一般的にフィーリングが合うか否かで一緒になれるか決まるそうだけど、僕は互いの望むものが一致した場合だと思ってる。
つまりマルティナは自分の意思で戦う道を選んだ訳だ。彼女が元気なのは分かるけど、それが戦闘と直結してるかと言われると・・
「マルティナ ちょっと聞きたいんだけど 何で戦士さんと盾さんを選んだの?」
「・・・・・・・・・・・・・」
何だろう・・・心がモヤモヤしながらポカポカもしてるけど答えづらいのかな。
「守りたいと思ったの・・・目が見えないのに冒険者を目指して頑張ってるアネット見てたら 私も何かやらなくちゃって思ったのよ
今日さ・・・ディゼルのやつが近くの空き地に来たんだ それで言い合いになって あいつ・・・ここら辺を取り壊すとか言うから 木の棒持って殴り合いになったの
悔しいじゃん・・・・・私達はここで産まれてここで育って 思い出はここにしかないのに あいつはそれを笑いながら壊すって言うのよ? 打ち合って・・・負けそうになって・・・ この子達がいなければ勝てなかった」
『えへへ~』
『へへ~』
「その時にね実感したの 何かをやり遂げるにはどうしたって力はいる でもね ただ強くなるだけじゃ駄目
全ては守れなくても せめて家族やこの子達のお気に入りの場所くらいは守れる様にならないとって だから決めたんだ 私も冒険者になるわっ」
少し前からマルティナの心の色は力強く輝いていた。多分その時から決心していたんだと思う。何かを守りたいと言う強い思いがスキルさん達を突き動かしたのかもしれない。

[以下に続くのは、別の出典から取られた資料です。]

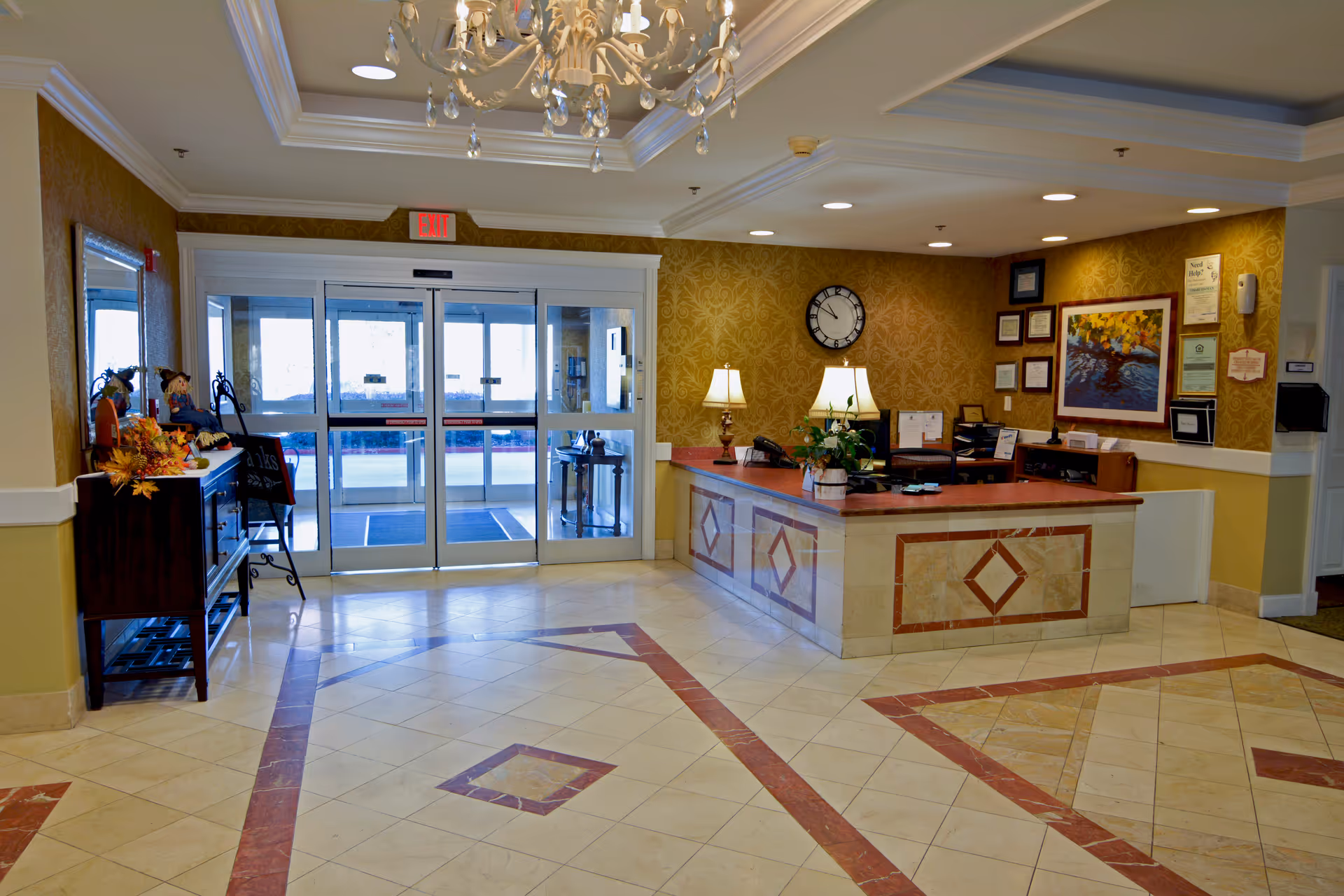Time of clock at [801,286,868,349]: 10:49
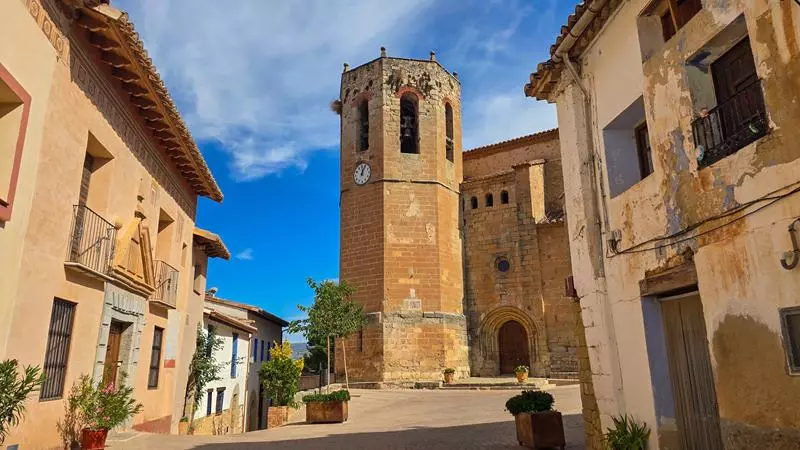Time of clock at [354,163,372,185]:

「それでね? アネットに聞きたい事があるんだ スキルさんともっと仲好くなる為にはどうしたらいいと思う?」
「え それは・・・お友達って思えばいいんじゃないかな お互いに素直になれて相手の事をもっと知りたいと思える そんな関係になれたら理想だと思うんだ」
「なる程 うん 分かったわ!」
「で・・・でもあんまり自分を押し付けちゃ駄目だよ?」
「もちろんよ!」
う~んちゃんと理解できたのかな。何だか心がおかしな色になってるけど・・・ まぁスキンシップができてるなら問題ないか。
『キャハ~♪』
『ハ~♪』
「うへへへへへへへへ」
★
今日もいつもの朝が始まって私は母の手伝いをする。一通り家事を熟して寝ぼけ眼のアネットを起こしたら、彼を連れだって日課の体力作りに勤しんだ。

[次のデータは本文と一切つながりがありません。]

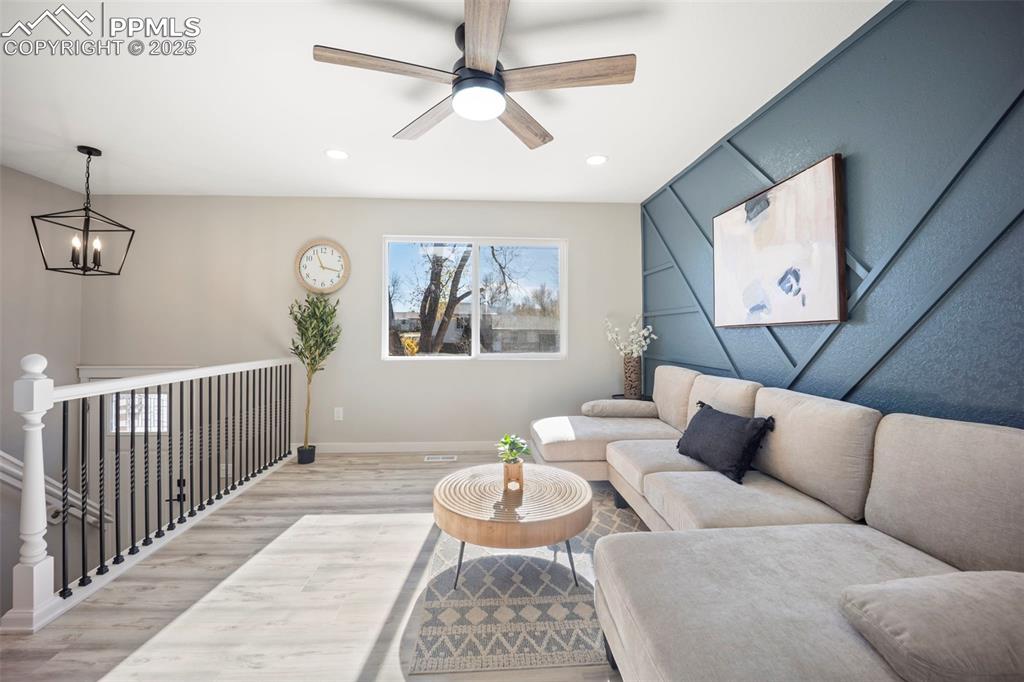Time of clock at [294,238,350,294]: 11:17
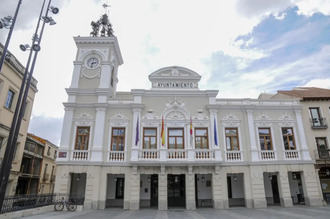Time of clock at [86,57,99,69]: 2:32
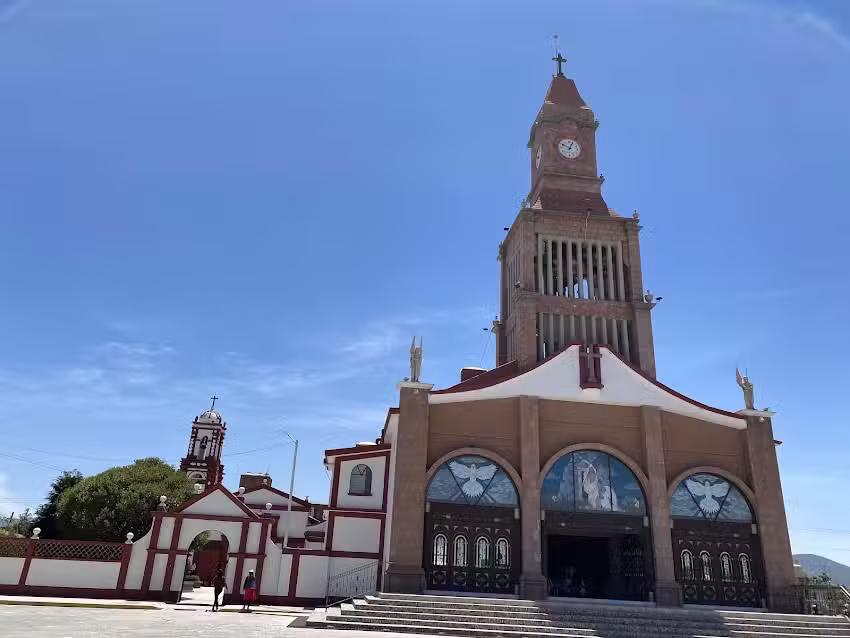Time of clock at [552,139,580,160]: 12:49
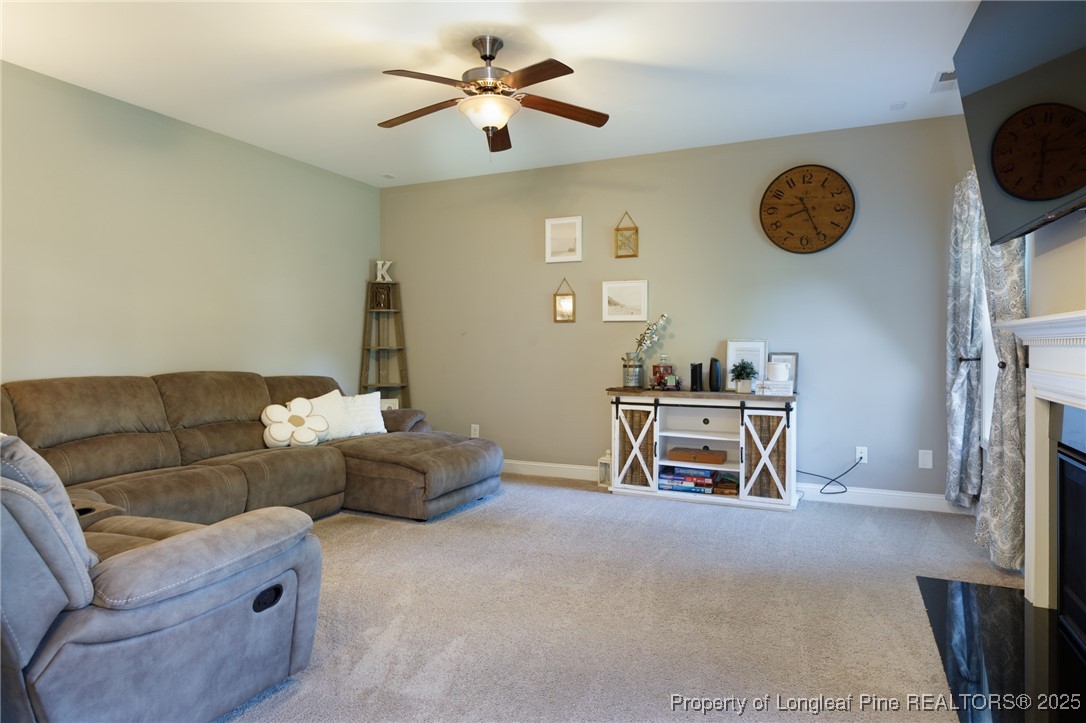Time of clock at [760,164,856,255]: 8:25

帰宅後は朝食を食べてから、今度はアネットを仕事場まで送る。そして今日。私は目的地であるギルドの門を叩いた。
「お願いしますっ! ポリアンナさん 私をギルドで雇って下さい!」
私のもう1つの決心───────
それはギルドで働きながら冒険者としての訓練を積む一石二鳥・・・いや、三鳥の生活スタイル。
私の母は生活費を稼ぐ為に働いているのだけど決して裕福と言う訳じゃない。私にアネットにソフィリアとお母さん。4人の生活を支えるには収入が心許ないのだ。
アネットもそれを思ったのか薪割りの仕事を始めたし、だったら私だって仕事を始めるのに何の問題もない・・・筈なんだけど。ここで1つの問題が生じてしまった。
それは家族が家を空ける事でソフィリアが1人になってしまう事。
留守番してる間に何かあったらどうしよう。間違って外に出て、そのまま帰ってこれなくなっちゃうかも・・・そう思うと「働きたい」だなんてとても口にはできなかった。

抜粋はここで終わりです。